Capital "I" for "Identifiers".
Suggested rephrasing: "Previously valid identifiers containing characters ..."

Rationale: Many confusable identifiers were previously technically allowed but not commonly used. C++23 requires these changes to conform to Unicode Standard UAX #31 recommendations and to prevent confusion between normalization formats causing compile errors.

Effect on original feature: Identifiers are now validated according to Unicode Standard recommended methods. Identifiers that contain invisible characters are not allowed.

This should be shortened a bit:
I'm not sure whether UAX#31 conformance *requires* those changes;
conformance seems to just require that we document what we accept
as an identifier.

Rationale: Prevent confusing characters in identifiers. NFC normalization of names ensures consistent linker behavior.

Effect on original feature: Some identifiers are no longer well-formed.

Annex X

Replace "must" with "is" or "is required to" or similar.

X.2 R1
<Continue> := <Start> + XID_Continue

I think this is just "XID_Continue" (without "Start").

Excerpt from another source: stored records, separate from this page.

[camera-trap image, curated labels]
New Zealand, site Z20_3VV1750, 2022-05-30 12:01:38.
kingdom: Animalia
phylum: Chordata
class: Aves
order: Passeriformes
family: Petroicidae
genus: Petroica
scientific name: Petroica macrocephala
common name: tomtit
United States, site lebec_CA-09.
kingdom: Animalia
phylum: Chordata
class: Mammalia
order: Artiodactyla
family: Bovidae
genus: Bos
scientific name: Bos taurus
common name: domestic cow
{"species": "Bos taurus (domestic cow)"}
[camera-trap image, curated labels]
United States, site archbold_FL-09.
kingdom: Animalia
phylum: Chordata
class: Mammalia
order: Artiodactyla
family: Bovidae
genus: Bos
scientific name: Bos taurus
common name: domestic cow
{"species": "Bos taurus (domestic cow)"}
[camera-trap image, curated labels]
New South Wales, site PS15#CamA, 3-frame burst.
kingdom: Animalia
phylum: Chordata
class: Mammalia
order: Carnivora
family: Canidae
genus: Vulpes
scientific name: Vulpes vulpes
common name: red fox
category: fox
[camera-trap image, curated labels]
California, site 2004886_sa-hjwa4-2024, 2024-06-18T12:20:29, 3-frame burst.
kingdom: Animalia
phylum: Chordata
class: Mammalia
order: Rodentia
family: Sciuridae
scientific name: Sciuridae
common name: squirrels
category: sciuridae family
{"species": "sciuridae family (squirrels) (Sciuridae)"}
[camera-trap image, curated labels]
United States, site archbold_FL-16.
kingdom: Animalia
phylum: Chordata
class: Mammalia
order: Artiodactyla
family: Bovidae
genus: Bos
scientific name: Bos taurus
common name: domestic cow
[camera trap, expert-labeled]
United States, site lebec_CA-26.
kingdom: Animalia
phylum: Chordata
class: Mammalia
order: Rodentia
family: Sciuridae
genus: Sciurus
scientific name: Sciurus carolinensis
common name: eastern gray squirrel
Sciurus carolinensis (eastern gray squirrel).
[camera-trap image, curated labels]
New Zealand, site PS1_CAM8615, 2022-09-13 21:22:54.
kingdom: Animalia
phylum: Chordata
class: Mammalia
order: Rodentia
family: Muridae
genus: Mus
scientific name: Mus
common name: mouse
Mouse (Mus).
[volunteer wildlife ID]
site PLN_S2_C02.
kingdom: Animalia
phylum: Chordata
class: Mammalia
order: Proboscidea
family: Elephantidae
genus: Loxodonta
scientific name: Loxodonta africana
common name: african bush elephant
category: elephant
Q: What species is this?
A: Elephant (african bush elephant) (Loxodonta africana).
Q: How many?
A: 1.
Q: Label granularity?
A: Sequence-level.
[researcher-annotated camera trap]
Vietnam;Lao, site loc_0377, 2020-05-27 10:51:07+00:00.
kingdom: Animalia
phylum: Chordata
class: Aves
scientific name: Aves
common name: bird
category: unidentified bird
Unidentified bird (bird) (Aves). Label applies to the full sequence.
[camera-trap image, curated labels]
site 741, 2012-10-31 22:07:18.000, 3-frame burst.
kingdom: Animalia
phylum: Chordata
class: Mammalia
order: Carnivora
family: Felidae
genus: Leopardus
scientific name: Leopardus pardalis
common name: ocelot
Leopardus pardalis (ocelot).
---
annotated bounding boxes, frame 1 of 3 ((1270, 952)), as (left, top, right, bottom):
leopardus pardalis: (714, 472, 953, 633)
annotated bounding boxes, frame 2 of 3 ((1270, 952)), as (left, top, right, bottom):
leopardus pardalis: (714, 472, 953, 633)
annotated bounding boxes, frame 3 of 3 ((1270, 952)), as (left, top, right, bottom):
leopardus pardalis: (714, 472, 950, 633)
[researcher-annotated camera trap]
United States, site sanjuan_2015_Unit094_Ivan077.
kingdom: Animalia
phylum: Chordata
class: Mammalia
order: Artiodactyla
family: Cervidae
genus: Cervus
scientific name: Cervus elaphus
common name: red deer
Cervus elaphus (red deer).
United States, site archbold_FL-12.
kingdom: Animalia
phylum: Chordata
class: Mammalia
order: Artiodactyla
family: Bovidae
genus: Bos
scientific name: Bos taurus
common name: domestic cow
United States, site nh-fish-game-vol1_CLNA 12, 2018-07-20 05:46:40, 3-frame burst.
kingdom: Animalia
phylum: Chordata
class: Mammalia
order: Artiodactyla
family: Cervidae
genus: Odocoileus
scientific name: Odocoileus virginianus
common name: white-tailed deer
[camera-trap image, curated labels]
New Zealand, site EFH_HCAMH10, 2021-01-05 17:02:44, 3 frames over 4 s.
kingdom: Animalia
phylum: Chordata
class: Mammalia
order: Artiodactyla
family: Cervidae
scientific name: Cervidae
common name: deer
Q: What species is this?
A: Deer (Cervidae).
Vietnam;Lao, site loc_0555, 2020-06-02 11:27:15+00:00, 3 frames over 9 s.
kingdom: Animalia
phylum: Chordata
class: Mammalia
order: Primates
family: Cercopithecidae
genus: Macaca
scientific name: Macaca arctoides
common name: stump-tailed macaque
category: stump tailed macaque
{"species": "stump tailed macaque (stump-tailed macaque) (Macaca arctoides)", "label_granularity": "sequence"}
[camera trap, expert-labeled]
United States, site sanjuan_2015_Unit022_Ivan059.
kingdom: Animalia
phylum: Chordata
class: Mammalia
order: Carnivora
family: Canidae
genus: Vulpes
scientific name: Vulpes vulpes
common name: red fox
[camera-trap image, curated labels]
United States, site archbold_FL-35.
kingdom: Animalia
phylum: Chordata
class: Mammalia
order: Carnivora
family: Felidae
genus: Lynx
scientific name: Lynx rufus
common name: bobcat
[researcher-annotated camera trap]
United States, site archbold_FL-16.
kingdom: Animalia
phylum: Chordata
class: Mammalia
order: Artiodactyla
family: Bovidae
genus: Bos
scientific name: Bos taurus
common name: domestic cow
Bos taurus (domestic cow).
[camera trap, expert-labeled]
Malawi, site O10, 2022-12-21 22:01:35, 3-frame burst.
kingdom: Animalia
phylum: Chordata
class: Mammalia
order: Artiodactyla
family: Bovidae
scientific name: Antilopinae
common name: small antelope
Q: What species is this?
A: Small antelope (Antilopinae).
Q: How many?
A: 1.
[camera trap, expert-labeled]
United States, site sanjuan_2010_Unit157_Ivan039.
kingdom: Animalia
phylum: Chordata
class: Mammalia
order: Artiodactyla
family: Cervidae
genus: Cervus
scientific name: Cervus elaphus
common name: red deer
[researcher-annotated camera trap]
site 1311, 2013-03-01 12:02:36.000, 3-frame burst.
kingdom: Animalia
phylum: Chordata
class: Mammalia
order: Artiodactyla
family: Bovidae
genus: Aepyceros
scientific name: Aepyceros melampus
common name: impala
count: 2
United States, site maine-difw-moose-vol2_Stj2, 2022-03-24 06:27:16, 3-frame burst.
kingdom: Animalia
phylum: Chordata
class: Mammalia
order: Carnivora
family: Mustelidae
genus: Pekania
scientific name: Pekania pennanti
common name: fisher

"If an implementation wishes to allow"

Uh, "implementation" is read as "C++ implementation", but that's not what
is meant here.

Suggestion for general rephrasing:

X.3 R2. Immutable Identifiers

An implementation may choose to guarantee that the set of identifers will never change by fixing the set of codepoints allowed in identifers forever. C++ does not choose to make this guarantee. As scripts are added to Unicode, additional characters in those scripts may become available for use in idenfiers.


C++ does not guarantee that the set of valid identifiers will never change.
As scripts are added to Unicode, additional characters in those scripts may become available for use in identifiers.


Received on 2020-04-21 16:13:45